We rush in. The room is easily fifty meters on all sides, but Coplar is right; since they control the walls they can lock us in.

“You,” Humbert points to Claws, “go to the other side. You’ll be our decoy, with your boy here. Get their attention. Cline, take position with half on the right side, I’ll take the left with the rest. We shoot them down the moment they’re past us.”

“Claws needs to stay here in case they close this opening,” I tell him.

“No, you are going to do what—”

The ground vibrates again, and Coplar yells and points to the opposite side, to the wall sliding out of the way. We run for it, me and Claws taking the lead easily. We’re in the middle of the room when a roar hits me like a demon punch.

Submit.

I stagger to a stop. It takes all my concentration to keep my legs from folding under me, from obeying. I look at Claws, worried. If the command hit me this hard, how did he—

Claws is down, smaller than I’ve ever seen him. He’s trembling, not even trying to stand.

“Stand up,” I tell him. “We can take whoever that is.”

He looks at me, and the terror in his eyes is such I almost drop to my knees. Claws isn’t afraid of anyone or anything. Even Protect, for as older as he is, only engendered respect, not fear.

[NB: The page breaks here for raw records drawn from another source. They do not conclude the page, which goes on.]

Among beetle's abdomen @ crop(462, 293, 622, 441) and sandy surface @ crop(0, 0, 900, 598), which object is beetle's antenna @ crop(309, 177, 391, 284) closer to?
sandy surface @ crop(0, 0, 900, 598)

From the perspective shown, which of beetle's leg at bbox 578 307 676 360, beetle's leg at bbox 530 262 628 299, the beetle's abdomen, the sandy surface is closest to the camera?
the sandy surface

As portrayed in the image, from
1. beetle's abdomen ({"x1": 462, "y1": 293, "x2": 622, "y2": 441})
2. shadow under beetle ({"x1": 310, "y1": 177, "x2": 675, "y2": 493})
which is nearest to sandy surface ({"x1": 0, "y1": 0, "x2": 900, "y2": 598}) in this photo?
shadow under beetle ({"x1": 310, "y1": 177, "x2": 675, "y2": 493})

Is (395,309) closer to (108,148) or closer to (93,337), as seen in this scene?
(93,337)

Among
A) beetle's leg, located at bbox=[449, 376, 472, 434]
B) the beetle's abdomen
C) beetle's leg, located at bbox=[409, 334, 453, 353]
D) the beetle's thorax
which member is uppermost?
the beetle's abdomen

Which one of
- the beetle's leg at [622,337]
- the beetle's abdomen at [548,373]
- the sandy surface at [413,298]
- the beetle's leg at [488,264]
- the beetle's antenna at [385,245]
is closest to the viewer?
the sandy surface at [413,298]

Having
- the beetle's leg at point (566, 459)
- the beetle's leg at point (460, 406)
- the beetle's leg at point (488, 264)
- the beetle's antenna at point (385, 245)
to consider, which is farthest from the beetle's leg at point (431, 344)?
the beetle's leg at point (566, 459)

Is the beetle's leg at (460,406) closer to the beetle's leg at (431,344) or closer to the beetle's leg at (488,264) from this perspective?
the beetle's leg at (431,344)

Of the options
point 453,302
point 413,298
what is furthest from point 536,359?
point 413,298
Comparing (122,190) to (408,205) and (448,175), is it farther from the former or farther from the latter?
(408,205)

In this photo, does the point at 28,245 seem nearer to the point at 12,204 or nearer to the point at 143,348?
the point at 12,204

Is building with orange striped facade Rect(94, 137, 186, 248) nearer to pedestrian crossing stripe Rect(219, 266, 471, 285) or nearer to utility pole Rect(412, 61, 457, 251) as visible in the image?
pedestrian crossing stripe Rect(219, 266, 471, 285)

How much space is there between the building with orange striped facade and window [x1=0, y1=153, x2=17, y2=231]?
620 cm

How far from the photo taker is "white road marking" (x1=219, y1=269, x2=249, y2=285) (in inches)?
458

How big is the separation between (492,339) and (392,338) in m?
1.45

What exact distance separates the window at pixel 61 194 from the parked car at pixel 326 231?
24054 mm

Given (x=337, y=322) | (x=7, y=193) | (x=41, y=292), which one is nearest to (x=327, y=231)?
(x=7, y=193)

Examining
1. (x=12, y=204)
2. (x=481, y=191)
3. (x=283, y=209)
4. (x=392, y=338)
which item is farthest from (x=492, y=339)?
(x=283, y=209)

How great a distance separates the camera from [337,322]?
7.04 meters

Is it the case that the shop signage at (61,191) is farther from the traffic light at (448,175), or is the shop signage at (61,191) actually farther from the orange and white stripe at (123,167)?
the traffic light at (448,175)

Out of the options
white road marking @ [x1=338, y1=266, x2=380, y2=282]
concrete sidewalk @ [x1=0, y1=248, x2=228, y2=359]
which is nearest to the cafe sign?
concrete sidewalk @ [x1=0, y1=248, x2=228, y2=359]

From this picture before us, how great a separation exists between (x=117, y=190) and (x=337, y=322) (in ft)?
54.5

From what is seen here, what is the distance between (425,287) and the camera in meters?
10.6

Anger propels me to stand between him and whoever is in that corridor. I will not let anyone hurt him anymore. The soldiers are at our back, aiming ahead and behind, at the guards entering the room. Gunfire erupts around me, but I barely hear it. The roar is ongoing; the demand that I submit is the only thing I can fight.

Something moves in the corridor’s darkness, slowly enough I get hints of its size as they lumber forward, their heat adjusting to the air they displace. This demon is huge. The roar stops as they enter the room. They are tall, massive, commanding, and as they look around, they fix their glowing red eyes on me and roar again.

The command hits me harder, now mixed with amusement and disdain, and Claws whimpers. The right sleeve of my trench-coat rips apart as spikes push through it, but I don’t move. I am the only one standing between Claws and that thing.

“No,” I say through gritted teeth. Or at least I think I say it. The command reverberates through my bones, the roar makes my ears ring, but I will not obey. I am not some young demon that bends to an elder’s will just because they are older, stronger. I am—

I don’t see the blow. I know it didn’t come from the demon, but as my consciousness fades, I also know no human can hit me so hard I’ll react. There are only humans behind me.